Dive Brief:
- Venture capital funding raised by payments startups in 2021 reached a record high, with $31.9 billion collected as of Dec. 14, according to data from research firm CB Insights. The number of deals to that date was also a new record, at 662, the firm said.
- Swedish buy now-pay later provider Klarna had two deals in the top five: $1 billion in March and $639 million in June. E-commerce payments processor Stripe, with dual headquarters in San Francisco and Dublin, also appeared in the top five of the year, with a $600 million deal in March, that valued the company at $95 billion.
- For fintech generally, it was easily a record year, too: Blowing way past 2018's record of $52.9 billion raised, fintech firms had accumulated $94.7 billion as of the third quarter, per CB Insights.
Dive Insight:
The rapidly evolving payments landscape inspired investors to pump money into these payment technology companies at a feverish pace, setting the stage for the record-breaking year.
The investment haul in 2021 has already far outpaced 2020's totals when funding amounted to $16.1 billion, and 539 deals were recorded. The 2021 sums also top 2018, the last record-setting year for investments in the payments sector, when companies brought in $26.4 billion across 483 investments.
"It's been an incredibly active year and there's been activity really across every corner of the payments industry from a funding standpoint," said Jordan McKee, a principal research analyst at 451 Research, part of S&P Global Market Intelligence.
The change in where transactions are taking place is "a big driver at play in terms of why payments companies are seeing the growth they are, and why they're getting the attention they are from investors," he noted.
A jump in e-commerce globally, propelled partly by the COVID-19 pandemic, has expanded opportunities for merchants and prompted startups to address cross-border payments demand. Shifts from cash and card to mobile apps or e-commerce browsers have meant more volume for payment processors and buy now-pay later providers. Those have been two of the hottest segments in payments, McKee said, attracting plenty of venture capital, private equity and hedge fund attention.

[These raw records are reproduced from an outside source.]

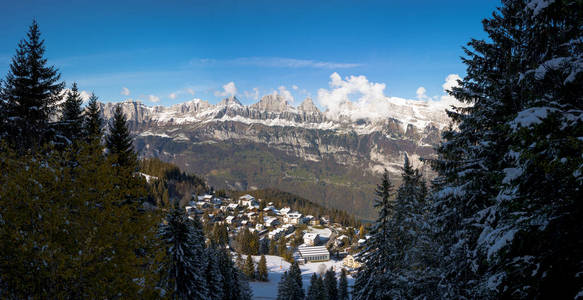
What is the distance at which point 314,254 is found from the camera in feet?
341

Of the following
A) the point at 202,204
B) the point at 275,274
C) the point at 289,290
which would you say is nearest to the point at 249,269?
the point at 275,274

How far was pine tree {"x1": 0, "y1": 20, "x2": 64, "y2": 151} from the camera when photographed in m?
19.6

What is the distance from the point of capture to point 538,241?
5945mm

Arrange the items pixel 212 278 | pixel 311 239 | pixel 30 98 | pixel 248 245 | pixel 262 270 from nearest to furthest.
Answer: pixel 30 98 → pixel 212 278 → pixel 262 270 → pixel 248 245 → pixel 311 239

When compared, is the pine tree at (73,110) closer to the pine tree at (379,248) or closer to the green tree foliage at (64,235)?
the green tree foliage at (64,235)

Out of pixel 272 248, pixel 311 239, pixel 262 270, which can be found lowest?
pixel 311 239

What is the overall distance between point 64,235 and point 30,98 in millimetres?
17476

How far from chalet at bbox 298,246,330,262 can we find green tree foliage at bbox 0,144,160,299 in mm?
99623

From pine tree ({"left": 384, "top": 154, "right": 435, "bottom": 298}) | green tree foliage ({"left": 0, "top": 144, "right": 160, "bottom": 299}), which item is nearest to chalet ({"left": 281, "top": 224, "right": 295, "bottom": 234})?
pine tree ({"left": 384, "top": 154, "right": 435, "bottom": 298})

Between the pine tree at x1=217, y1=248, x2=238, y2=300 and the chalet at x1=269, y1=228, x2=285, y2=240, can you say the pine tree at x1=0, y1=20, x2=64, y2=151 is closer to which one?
the pine tree at x1=217, y1=248, x2=238, y2=300

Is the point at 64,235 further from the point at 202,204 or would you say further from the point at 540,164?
the point at 202,204

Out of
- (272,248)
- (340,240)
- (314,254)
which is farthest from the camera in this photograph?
(340,240)

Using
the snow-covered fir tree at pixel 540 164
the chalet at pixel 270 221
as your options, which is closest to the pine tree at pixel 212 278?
the snow-covered fir tree at pixel 540 164

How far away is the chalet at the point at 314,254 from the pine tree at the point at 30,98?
9399 centimetres
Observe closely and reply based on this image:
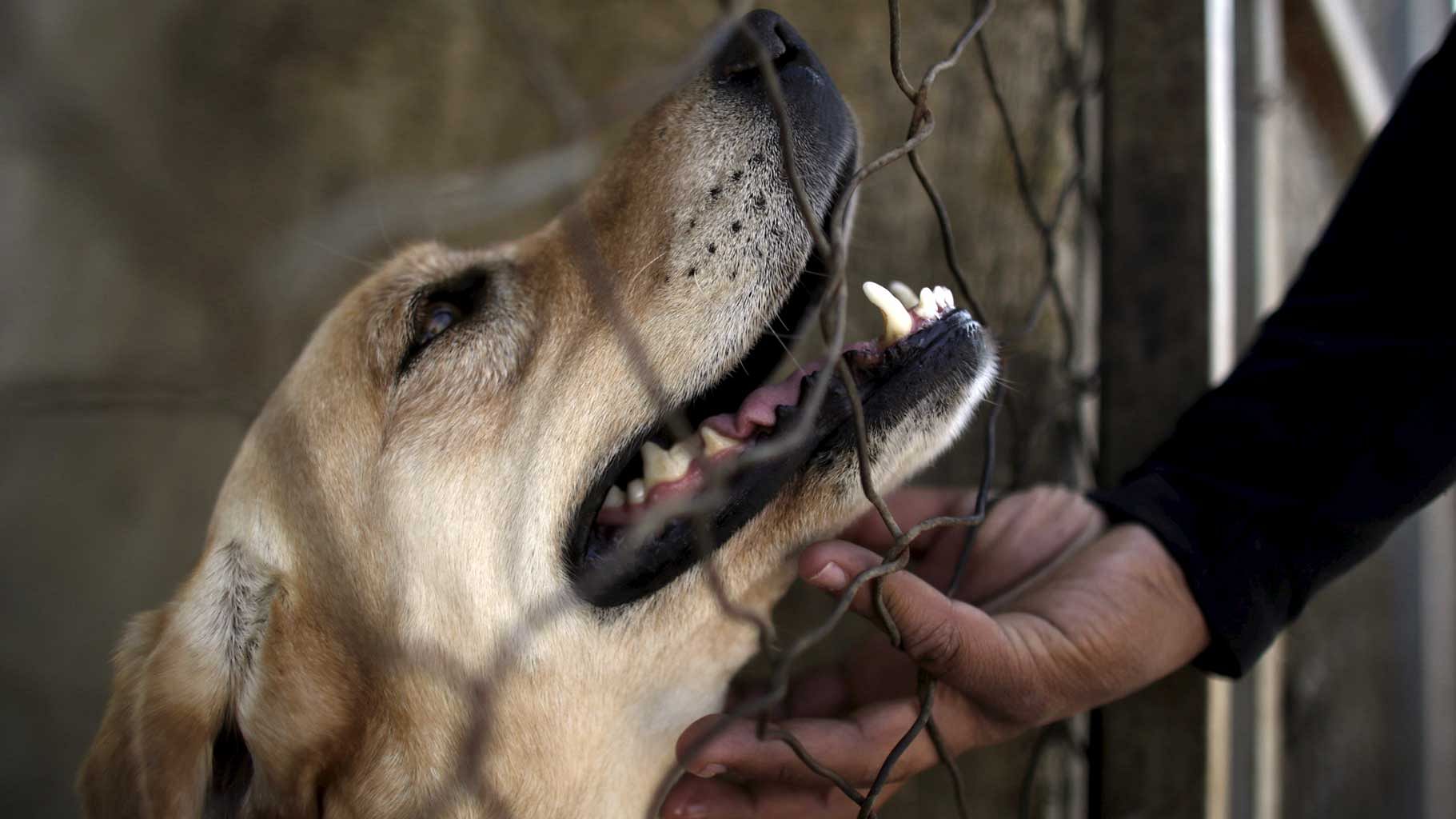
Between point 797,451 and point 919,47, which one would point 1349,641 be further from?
point 797,451

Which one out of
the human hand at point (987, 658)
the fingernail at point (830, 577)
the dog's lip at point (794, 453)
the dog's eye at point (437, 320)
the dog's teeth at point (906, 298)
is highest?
the dog's eye at point (437, 320)

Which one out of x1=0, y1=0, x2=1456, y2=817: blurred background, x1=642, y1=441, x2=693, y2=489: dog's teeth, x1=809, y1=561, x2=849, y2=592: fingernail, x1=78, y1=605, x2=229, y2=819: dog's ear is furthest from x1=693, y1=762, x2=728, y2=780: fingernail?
x1=78, y1=605, x2=229, y2=819: dog's ear

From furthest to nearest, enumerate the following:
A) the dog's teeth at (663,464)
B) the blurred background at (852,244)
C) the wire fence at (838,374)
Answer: the blurred background at (852,244) < the dog's teeth at (663,464) < the wire fence at (838,374)

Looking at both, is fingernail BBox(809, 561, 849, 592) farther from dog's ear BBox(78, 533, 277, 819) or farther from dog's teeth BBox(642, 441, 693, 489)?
dog's ear BBox(78, 533, 277, 819)

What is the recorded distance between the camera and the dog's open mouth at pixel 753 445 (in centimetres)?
133

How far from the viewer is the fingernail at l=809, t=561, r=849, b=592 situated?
4.02 ft

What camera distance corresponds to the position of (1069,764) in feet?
6.19

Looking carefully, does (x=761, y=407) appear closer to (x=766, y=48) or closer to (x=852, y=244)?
A: (x=766, y=48)

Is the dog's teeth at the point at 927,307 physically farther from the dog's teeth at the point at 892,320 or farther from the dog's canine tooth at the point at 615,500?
the dog's canine tooth at the point at 615,500

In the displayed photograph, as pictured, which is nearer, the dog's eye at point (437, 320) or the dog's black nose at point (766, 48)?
the dog's black nose at point (766, 48)

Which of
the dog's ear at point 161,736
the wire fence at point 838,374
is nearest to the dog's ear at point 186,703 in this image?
the dog's ear at point 161,736

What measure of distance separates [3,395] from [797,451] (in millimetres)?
983

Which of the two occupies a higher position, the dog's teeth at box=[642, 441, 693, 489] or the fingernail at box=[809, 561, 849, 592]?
the dog's teeth at box=[642, 441, 693, 489]

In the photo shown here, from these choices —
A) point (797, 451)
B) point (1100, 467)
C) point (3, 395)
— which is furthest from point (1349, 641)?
point (3, 395)
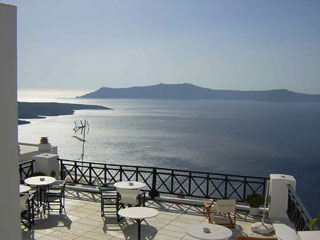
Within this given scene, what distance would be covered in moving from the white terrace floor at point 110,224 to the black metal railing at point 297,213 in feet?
3.35

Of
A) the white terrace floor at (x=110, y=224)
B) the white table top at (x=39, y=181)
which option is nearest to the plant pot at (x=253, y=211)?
the white terrace floor at (x=110, y=224)

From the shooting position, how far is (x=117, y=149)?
65250 mm

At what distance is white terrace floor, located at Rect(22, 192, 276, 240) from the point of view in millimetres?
7504

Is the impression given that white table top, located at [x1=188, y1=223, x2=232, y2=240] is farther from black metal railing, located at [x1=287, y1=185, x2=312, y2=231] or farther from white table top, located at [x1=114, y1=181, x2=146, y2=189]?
white table top, located at [x1=114, y1=181, x2=146, y2=189]

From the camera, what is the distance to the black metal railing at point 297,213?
18.9 feet

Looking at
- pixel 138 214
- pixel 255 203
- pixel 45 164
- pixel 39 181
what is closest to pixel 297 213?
pixel 255 203

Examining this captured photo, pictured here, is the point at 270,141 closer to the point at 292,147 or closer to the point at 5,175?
the point at 292,147

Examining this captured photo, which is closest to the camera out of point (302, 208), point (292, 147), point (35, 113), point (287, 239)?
point (287, 239)

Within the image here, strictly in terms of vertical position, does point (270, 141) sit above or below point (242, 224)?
below

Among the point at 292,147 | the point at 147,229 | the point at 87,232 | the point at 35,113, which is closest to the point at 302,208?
the point at 147,229

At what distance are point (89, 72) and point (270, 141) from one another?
6390 cm

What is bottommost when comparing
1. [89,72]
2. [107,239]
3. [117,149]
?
[117,149]

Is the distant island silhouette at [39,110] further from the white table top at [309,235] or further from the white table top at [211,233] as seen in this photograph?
the white table top at [309,235]

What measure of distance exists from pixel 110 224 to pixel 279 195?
430 centimetres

"Payments really permeates everything," McKee said. "To me, the growth of fintech is sort of a tide that raises all ships within the payments industry."
Although U.S. companies like San Francisco-based SpotOn and Flutterwave and New York-based Ramp raised significant amounts last year, much of the venture funding for payment service providers went to European companies, which McKee chalked up to the fragmentation and varying needs across the European market. Those companies then look to expand into other regions, as Klarna has done in the U.S.
That "global story" excites investors due to "the sheer size of the prize as you start to pull other markets into your strategy from a volume standpoint," McKee said.
VC investors see plenty of opportunities where the existing payments infrastructure isn't serving consumers or businesses as well as it could, said Ben Malka, a partner at San Francisco-based investment firm Cota Capital, which has $1.3 billion in assets under management. Malka and Cota Partner Kevin Jacques manage the firm's fintech fund, which is focused on making early-stage investments in companies like Citcon, a mobile wallet infrastructure operation based in San Jose, California.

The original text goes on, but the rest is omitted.